*** Sunulan alıntı ***

Diyelim ki, bu koşullarda olundu, peki bunu içimize sindirebilecek miyiz? Hiç düşündünüz mü, ya bir gün Constantinoplu’da isterlerse!... Şaka- maka biyana, hemen her gün Radio Contact Plus’de “İstanbul-Constantinople” diye bir şarkı çalıyor, İngilizce’sinden “Constantinoplu geriye ver” dediklerini çıkartabiliyoruz. Kim, niçin yazmış acaba!. Yok yok abartıyorum galiba, havadan nem kapmanın bu kadar da alemi yok!..



Tanzimat Dönemi: “İkili Ticaret Antlaşmaları ve Gümrük Birliği”

Tanzimat devrinde, Osmanlı İmparatorluğu 1861’de Fransa, İngiltere ve İtalya ile, 1862’de Rusya, Birleşik Amerika, Hollanda, İsveç, Norveç, Danimarka, İspanya, Prusya ve Avusturya ile imzalanan ikili Ticaret antlaşmalarını gözden geçirdiğimiz ve Türkiye Cumhuriyeti Dönemin Başbakanının bütün milleti nasılda yanıltarak, büyük bir coşkuyla 1995’te Avrupa Ülkeleri ile oluşturduğu “Gümrük Birliği” ile karşılaştırdığımız vakit; Örneğin, 29 Nisan 1861’de Fransa ile imzalanılan ikili ticaret antlaşmasına göre; 1. madde: “İç ticarette tam bir serbestlik. Fransızlar, Osmanlı İmparatorluğu’nun her tarafında her türlü ziraat ürünlerini ve mamul eşyayı, Osmanlı tebaasından en ziyade mazharı müsade olan tüccarların vermekte oldukları resimleri vermek şartıyla, alıp satabileceklerdir. Yalnız barut, top ve mühimmat maddelerinin satışı memnudur”.

2. madde: “Dış ticarette tam bir serbestlik. Yukarıdaki maddede sözü geçen ticaret maddeleri İmparatorluğun dışına serbestçe çıkarılabilecektir...”

Kapitülasyonlar, yabancılara, Osmanlı İmparatorluğu’nda yerleşmek, dolaşmak ve ticaret yapmak haklarını tanıyordu. Fakat, ticaret hakkı sınırlandırılmıştı. Yabancılar, Osmanlı İmparatorluğu’nda iç ticaret hususunda tam bir serbetliğe sahip bulunmuyorlardı. Kapitülasyonların her yenilenmesinde, İmparatorluktan satın alarak yabancı memleketlere götürecekleri ticaret eşyası tadat edilmişti. Böylece, yabancı devletlere Osmanlı İmparatorluğu’nu sömürmek için kapitülasyonlara ek imtiyazları verilmiş oldu. Artık, yabancı tüccarlar Osmanlı memleketlerine yayılıp, Osmanlı tüccarları gibi iç ticarette iş yapıyorlar. Hem hammaddeyi kolaylıkla Avrupa’ya ihraç ediyorlar, mamul hale getirip satıyorlardı. Kendi memleketlerinde bundan daha karlı ve imtiyazlı ticaret yapmalarına imkan yoktu. Bu durum karşısında; bilgisiz, teşkilatsız ve himayesiz Osmanlı tüccarlarının ve esnafının ezilmesi mukadderdi. Nitekim de öyle oldu. Ve Namık KEMAL’in dediği gibi; “esnafımız ve tüccarlarımız uşaklığa ve kolculuğa düştü” (Osmanlı Tarihi, Ord. Prof. E. Z.Karal, Cilt 7, sahife 53 vd.., 259, vd...)...

***

- [Verilen görev A] Alıntıya göre Osmanlı İmparatorluğu ile Fransa arasındaki ikili ticaret antlaşması hangi tarihte imzalanmıştır?
- [Verilen görev B] Listede "From the snapshot provided, out of the group" ifadesini içeren satırla başlayıp listenin sonuna kadar uzanan kısmı, iki uç da dahil olmak üzere, "Given" yerine "Considering" yazarak güncelle ve yalnızca bu kısmı ver. Resimleri cevaba ekleme.

*** Verilen bilgiler ***

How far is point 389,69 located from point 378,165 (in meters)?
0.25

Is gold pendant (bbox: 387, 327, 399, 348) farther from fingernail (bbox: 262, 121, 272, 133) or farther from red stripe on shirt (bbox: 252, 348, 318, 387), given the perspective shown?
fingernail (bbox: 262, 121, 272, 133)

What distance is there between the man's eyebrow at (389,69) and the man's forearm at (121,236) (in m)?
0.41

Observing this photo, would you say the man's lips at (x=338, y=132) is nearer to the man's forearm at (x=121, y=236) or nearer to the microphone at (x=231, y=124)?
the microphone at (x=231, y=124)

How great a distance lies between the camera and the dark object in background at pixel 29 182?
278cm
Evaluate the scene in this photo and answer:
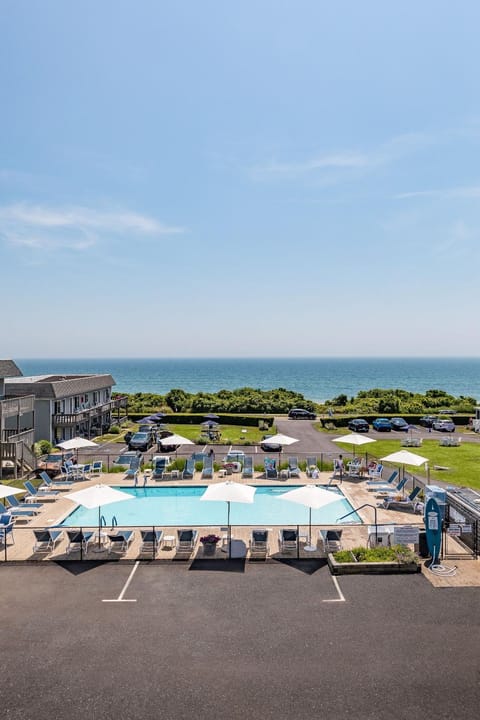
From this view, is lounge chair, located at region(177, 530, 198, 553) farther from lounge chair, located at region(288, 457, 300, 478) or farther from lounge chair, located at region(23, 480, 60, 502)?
lounge chair, located at region(288, 457, 300, 478)

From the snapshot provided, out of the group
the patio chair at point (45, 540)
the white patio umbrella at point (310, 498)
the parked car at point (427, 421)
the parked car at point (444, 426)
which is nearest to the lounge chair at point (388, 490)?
the white patio umbrella at point (310, 498)

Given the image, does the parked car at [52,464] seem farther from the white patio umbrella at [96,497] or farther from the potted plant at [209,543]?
the potted plant at [209,543]

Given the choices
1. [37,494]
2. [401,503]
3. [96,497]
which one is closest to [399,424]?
[401,503]

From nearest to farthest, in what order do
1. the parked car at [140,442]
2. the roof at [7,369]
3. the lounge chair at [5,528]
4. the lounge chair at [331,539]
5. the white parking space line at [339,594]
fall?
the white parking space line at [339,594]
the lounge chair at [331,539]
the lounge chair at [5,528]
the roof at [7,369]
the parked car at [140,442]

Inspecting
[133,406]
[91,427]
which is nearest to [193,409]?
[133,406]

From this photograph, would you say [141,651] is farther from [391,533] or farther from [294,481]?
[294,481]

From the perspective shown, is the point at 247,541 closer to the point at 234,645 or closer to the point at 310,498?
the point at 310,498
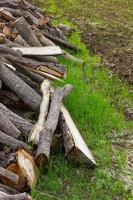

***

- [Yazılı cevap A] 29 Nisan 1861'de.

- [Yazılı cevap B]
From the snapshot provided, out of the group
the patio chair at point (45, 540)
the white patio umbrella at point (310, 498)
the parked car at point (427, 421)
the parked car at point (444, 426)
which is nearest to the lounge chair at point (388, 490)?
the white patio umbrella at point (310, 498)

Considering the image, does the parked car at [52,464] seem farther from the white patio umbrella at [96,497] or farther from the potted plant at [209,543]?
the potted plant at [209,543]

Considering the choices
1. [37,494]
2. [401,503]
3. [96,497]
which one is closest to [399,424]?
[401,503]

From nearest to farthest, in what order do
1. the parked car at [140,442]
2. the roof at [7,369]
3. the lounge chair at [5,528]
4. the lounge chair at [331,539]
5. the white parking space line at [339,594]
fall?
the white parking space line at [339,594]
the lounge chair at [331,539]
the lounge chair at [5,528]
the roof at [7,369]
the parked car at [140,442]

Inspecting
[133,406]
[91,427]
which is nearest to [193,409]?
[133,406]

From this photograph, would you say [141,651] is farther from [391,533] or farther from [294,481]?
[294,481]

From the perspective shown, is the point at 247,541 closer to the point at 234,645 or closer to the point at 310,498?
the point at 310,498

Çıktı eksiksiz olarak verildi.